The Final Architecture: Runtime-as-a-Layer

The optimal solution combines all our learnings:

Runtime Layer (Deployed Once)

Optimized Go bootstrap with raw TCP sockets
2.3MB binary with aggressive build flags
Shared across functions - deploy once, use everywhere

Function Packages (Deployed Per Function)

Pure shell scripts - just business logic
~1KB packages - 99.96% size reduction
Fast deployments - only redeploy when logic changes

Performance Characteristics

21.80ms average cold starts - sub-25ms consistently
Zero layer overhead - identical to monolithic performance
Predictable latency - tight P20-P80 range (20-24ms)
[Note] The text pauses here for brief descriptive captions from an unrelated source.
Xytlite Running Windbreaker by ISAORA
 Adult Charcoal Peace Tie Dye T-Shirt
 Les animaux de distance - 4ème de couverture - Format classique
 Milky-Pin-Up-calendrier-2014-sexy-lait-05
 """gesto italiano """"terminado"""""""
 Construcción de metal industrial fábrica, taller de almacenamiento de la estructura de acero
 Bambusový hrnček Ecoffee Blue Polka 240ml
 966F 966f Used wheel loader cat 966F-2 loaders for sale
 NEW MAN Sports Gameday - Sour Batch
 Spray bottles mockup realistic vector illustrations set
Benefits of the Final Architecture

For Developers

Shell simplicity: Write functions in familiar Bash
Fast iteration: Deploy only business logic changes
Clean separation: Runtime and logic evolve independently

For Operations

Shared runtime: One layer serves multiple functions
Tiny packages: 99.96% reduction in function package size
Cost efficiency: Reduced storage and transfer costs
Maintenance: Runtime updates don’t require function redeployment

For Performance

Sub-25ms cold starts: Consistently fast initialization
Predictable latency: Tight performance variance
Scalable architecture: No performance penalty for separation

Implementation Guide

1. Build the Runtime Layer

# Optimize Go bootstrap
CGO_ENABLED=0 GOOS=linux GOARCH=arm64 go build \
  -ldflags="-s -w -extldflags '-static'" \
  -trimpath \
  -o bootstrap main.go

2. Deploy with Terraform

# Runtime layer (deploy once)
module "shell_runtime" {
  source = "git::https://github.com/ql4b/terraform-aws-lambda-layer.git"
  
  name       = "shell-runtime"
  source_dir = "./runtime/build"
}

# Shell function (deploy per function)
module "my_shell_function" {
  source = "git::https://github.com/ql4b/terraform-aws-lambda-function.git"
  
  name       = "data-processor"
  source_dir = "./src"
  
  runtime      = "provided.al2023"
  handler      = "handler.process"
  architecture = "arm64"
  
  layers = [module.shell_runtime.layer_arn]
}

3. Write Shell Functions

#!/bin/bash
# handler.sh

process() {
  local event="$1"
  
  # Your shell logic here
  echo "$event" | jq '.records | length'
}

Lessons Learned

Performance Optimization

Measure everything - Assumptions about performance are often wrong
Code simplicity wins - Raw TCP beats heavy HTTP libraries
Compression can backfire - CPU overhead > size benefits
Architecture matters - Layer separation has zero performance cost

Lambda Insights

Container images aren’t always slower - They win for larger runtimes
Layers are highly optimized - AWS handles layer loading efficiently
ARM64 is different - Decompression performance varies by architecture
Size thresholds exist - Different optimizations work at different scales

Development Philosophy

Systematic experimentation beats intuition
Benchmark real scenarios - Synthetic tests miss important details
Challenge conventional wisdom - “ZIP is always faster” isn’t always true
Separate concerns cleanly - Runtime vs business logic

When You Need More: Utilities and Custom Runtimes

While the runtime-as-a-layer pattern is optimal for pure shell logic, real-world shell functions often need additional utilities not included in provided.al2023.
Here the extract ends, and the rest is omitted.